- _What to work on_:
**a)** According to the MCADP fall 2002 newsletter below, what are the Boston North Chapter's planned programs for the coming year meant to achieve? Answer in one to three sentences.
**b)** Answer these questions using the MCADP fall 2002 newsletter below:
(i) On what date will the Boston North Chapter hold its first public event?
(ii) Which press published Final Exposure, and in what year?
(iii) How many people attended the Sacco Vanzetti memorial event in Springfield?
**c)** Carry on the MCADP fall 2002 newsletter below, beginning right after its final sentence.

- _Reading text_:
Print version in PDF Format

Fall 2002 Newletter

Boston North Chapter Emerges

The MCADP Boston North Chapter will hold its first public event on Thursday evening, November 7, 2002.

Lou Jones, internationally known photographer, will talk about some of his photographs of Death Row inmates in the Public Library, Reading, MA.
Members of the new Chapter met this summer with David Ehrmann and Martina Jackson, representing the MCADP Board, and the Boston North Chapter was born!

Lou Jones’s book of death row images, Final Exposure, was published in 1996 by Northeastern University press.

Concerned citizens from several communities north of Boston had been meeting for over a year, organizing with an intent of aligning with MCADP. Presently, active members come from Reading, Wakefield, Melrose, and Beverly, with people from several other towns expressing new interest in joining the expanding chapter.

The Boston North Chapter will be planning several programs during the coming year, designed to educate public opinion against the death penalty.
Anyone living in towns north of Boston is invited to participate. Those interested in knowing more about the Boston North Chapter can email or call Horace Seldon at 781-245-5789.

 

 


Hampden County Chapter

This August 23 marked the 75th anniversary of the executions of Nicola Sacco and Bartolomeo Vanzetti in the Commonwealth and the 10th annual Sacco Vanzetti memorial event sponsored by the Hampton County Chapter of MCADP. The event in Springfield was attended by more than 100 people.

The afternoon program featured folksinger-activists Charlie King and Karen Brandow, who conducted a Sacco & Vanzetti workshop at Western New England College School of Law. The presentation documented Sacco & Vanzetti’s ordeal by sharing the tragic American experience of these two immigrants through song, photographs, poetry, and letters.

Later King & Brandow presented an extended version of the program at Bishop Marshall Center, entitled Remembering Nicola Sacco and Bartolomeo Vanzetti. Their strong performance was rewarded with a standing ovation.

- _Provided material_:
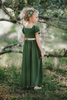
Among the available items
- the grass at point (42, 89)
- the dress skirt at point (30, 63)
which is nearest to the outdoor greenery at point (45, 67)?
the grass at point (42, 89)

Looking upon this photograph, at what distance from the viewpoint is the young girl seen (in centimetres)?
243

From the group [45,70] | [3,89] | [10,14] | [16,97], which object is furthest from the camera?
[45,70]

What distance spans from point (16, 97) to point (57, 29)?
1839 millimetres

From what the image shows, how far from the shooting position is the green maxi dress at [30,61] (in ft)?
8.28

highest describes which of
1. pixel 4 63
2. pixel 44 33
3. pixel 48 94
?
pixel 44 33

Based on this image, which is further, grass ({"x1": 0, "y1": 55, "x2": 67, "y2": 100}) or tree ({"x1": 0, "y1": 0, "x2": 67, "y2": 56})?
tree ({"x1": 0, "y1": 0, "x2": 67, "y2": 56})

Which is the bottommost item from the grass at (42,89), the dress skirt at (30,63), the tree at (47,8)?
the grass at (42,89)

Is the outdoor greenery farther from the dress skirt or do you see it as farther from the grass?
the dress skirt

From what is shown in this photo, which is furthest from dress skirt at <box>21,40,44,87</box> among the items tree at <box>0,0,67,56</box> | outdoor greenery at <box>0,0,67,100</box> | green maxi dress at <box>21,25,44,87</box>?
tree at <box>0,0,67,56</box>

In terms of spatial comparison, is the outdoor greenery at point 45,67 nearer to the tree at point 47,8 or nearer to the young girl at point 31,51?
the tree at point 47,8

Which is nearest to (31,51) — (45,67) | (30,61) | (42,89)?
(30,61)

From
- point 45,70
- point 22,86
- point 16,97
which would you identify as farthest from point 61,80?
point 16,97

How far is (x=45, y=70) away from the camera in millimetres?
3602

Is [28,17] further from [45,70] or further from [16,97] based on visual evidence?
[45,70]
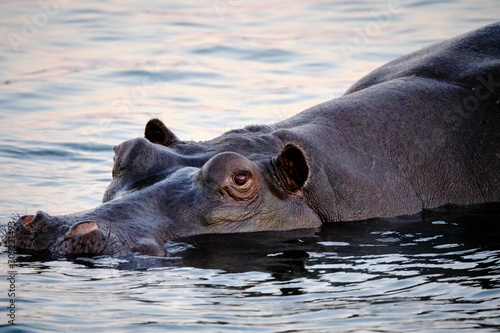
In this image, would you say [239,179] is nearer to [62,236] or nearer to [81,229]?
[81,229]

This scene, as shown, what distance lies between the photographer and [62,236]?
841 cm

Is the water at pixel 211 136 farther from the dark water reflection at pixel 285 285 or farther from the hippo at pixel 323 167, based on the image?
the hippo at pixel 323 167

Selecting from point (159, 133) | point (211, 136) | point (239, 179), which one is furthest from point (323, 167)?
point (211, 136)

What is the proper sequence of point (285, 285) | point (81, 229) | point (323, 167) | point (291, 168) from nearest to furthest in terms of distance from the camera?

- _Exercise answers_:
**a)** The Boston North Chapter's programs for the coming year are designed to educate public opinion against the death penalty.

**b)**
(i) Thursday evening, November 7, 2002.
(ii) Northeastern University press, in 1996.
(iii) More than 100 people.

**c)**
Our greatest honor this year was hosting Robert Curley. The violent death of his young son in 1997 nearly brought the death penalty back to Massachusetts. Curley, an unassuming man, spoke briefly and simply. After the trial of his son’s murderers, he met an unthinkable challenge when he returned to his opposition to the death penalty. He is the picture of human grace.

Media attention was heavy this year. Emails, calls and releases garnered much of the necessary coverage, but some media went the extra mile with one local TV station staying on for much of the evening, broadcasting live interviews with organizers on the half hour.

The case of Sacco & Vanzetti, as members of a despised minority of their day, stands as a classic example of the injustice inherent in the application of the death penalty. Their arrest and trial nearly spanned the 1920s, America’s Red Scare period. In 1920, US Attorney General A. Mitchell Palmer ordered all foreign radicals rounded up for deportation. Reactionary, isolationist conditions in America that led to Sacco & Vanzetti’s executions resonate strongly since the September 11th attacks. Hampden County members, as well as King & Brandow, discussed the current erosion of civil liberties, expanded profiling, and new definitions of what constitutes a threatto national security.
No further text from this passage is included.